#### TEXTABSCHNITT ####

Dem SRB kommt bei der Abwicklung eine zentrale Rolle zu. Es setzt sich aus dem Vorsitzenden, vier weiteren Vollzeitmitgliedern und jeweils einem Vertreter der nationalen Abwicklungsbehörden aller teilnehmenden Mitgliedstaaten zusammen.
Die Mitglieder sind auf Vorschlag der EU-Kommission vom EU-Parlament zu genehmigen und in der Folge vom Rat mit qualifizierter Mehrheit zu bestellen. Jedes SRB-Mitglied hat eine Stimme. EZB und Kommission können jeweils einen Beobachter entsenden.
Abwicklungen von Instituten werden in der Regel in den Exekutivsitzungen beschlossen, an denen nur der Vorsitzende und die vier Vollzeitmitglieder teilnehmen. Ausnahmsweise ist das Plenum mit konkreten Abwicklungsfällen zu befassen, wenn eine Unterstützung in Höhe von mehr als 5 Milliarden Euro durch den Abwicklungsfonds erforderlich ist.
# Wie funktioniert eine Bankabwicklung im Rahmen des SRM?
Die Arbeit des SRB beginnt nicht erst mit der Abwicklung maroder Banken. Der Ausschuss ist zunächst für die Erstellung von Abwicklungsplänen (nach den materiellen Vorgaben der „Bank Recovery and Resolution Directive“ – BRRD) für bedeutende und grenzüberschreitend tätige Banken zuständig.
Gerät ein Institut tatsächlich in eine schwere finanzielle Schieflage, kommt zunächst der EZB eine zentrale Aufgabe zu. Sie muss dem SRB in der Regel mitteilen, ob eine Bank abzuwickeln ist. Das SRB ist dann für die Ausarbeitung eines Konzepts zuständig, das die konkrete Abwicklung der betroffenen Bank/Gruppe regelt.
Das Konzept soll nach der Vorstellung des EU-Gesetzgebers idealerweise auf dem bereits früher erstellten Abwicklungsplan beruhen und wird nach unserem Verständnis innerhalb weniger Tage fertiggestellt werden müssen.
24h || Dieses Konzept ist unverzüglich der Europäischen Kommission zu übermitteln, die es innerhalb von 24 Stunden mit Beschluss zu billigen hat oder dagegen Einwände erheben kann.

#### DATENAUSZUG ####

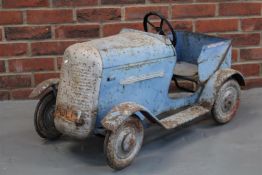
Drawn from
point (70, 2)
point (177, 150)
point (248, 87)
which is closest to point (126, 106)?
point (177, 150)

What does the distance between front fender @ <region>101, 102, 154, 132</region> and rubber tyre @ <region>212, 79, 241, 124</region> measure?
520 millimetres

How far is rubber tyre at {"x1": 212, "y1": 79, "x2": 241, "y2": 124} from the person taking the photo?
2.64 m

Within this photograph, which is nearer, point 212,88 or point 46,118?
point 46,118

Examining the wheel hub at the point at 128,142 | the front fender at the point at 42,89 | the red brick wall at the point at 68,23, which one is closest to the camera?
the wheel hub at the point at 128,142

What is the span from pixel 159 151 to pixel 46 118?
59 centimetres

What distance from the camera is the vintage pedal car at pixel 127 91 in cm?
218

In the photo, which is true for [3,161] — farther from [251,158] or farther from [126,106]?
[251,158]

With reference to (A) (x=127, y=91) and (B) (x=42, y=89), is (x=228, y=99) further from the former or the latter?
(B) (x=42, y=89)

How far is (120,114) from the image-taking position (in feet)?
7.07

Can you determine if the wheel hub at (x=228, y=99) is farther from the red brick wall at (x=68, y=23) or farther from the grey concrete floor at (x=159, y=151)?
the red brick wall at (x=68, y=23)

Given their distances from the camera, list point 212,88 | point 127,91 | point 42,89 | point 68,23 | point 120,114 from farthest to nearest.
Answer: point 68,23, point 212,88, point 42,89, point 127,91, point 120,114

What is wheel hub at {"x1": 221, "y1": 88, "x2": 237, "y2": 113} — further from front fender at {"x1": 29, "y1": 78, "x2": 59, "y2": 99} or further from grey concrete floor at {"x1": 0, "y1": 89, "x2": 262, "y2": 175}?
front fender at {"x1": 29, "y1": 78, "x2": 59, "y2": 99}

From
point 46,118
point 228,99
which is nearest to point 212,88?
point 228,99

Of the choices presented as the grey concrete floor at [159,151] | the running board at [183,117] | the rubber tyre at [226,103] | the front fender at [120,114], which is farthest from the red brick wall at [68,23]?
the front fender at [120,114]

####

**AUFGABEN:**
• A. Fass den Absatz aus dem Textabschnitt über das SRB, der mit „Die Mitglieder sind auf Vorschlag“ beginnt, kürzer als Liste zusammen.
• B. Gib aus dem Textabschnitt über das SRB die Stelle von „Die Arbeit des“ bis „tätige Banken zuständig.“ wortgetreu wieder.

**LÖSUNGEN:**
• A.
- Die Mitglieder werden von der EU-Kommission vorgeschlagen, vom EU-Parlament genehmigt und danach vom Rat mit qualifizierter Mehrheit bestellt.
- Jedes SRB-Mitglied hat eine Stimme.
- EZB und Kommission dürfen je einen Beobachter schicken.

• B.
Die Arbeit des SRB beginnt nicht erst mit der Abwicklung maroder Banken. Der Ausschuss ist zunächst für die Erstellung von Abwicklungsplänen (nach den materiellen Vorgaben der „Bank Recovery and Resolution Directive“ – BRRD) für bedeutende und grenzüberschreitend tätige Banken zuständig.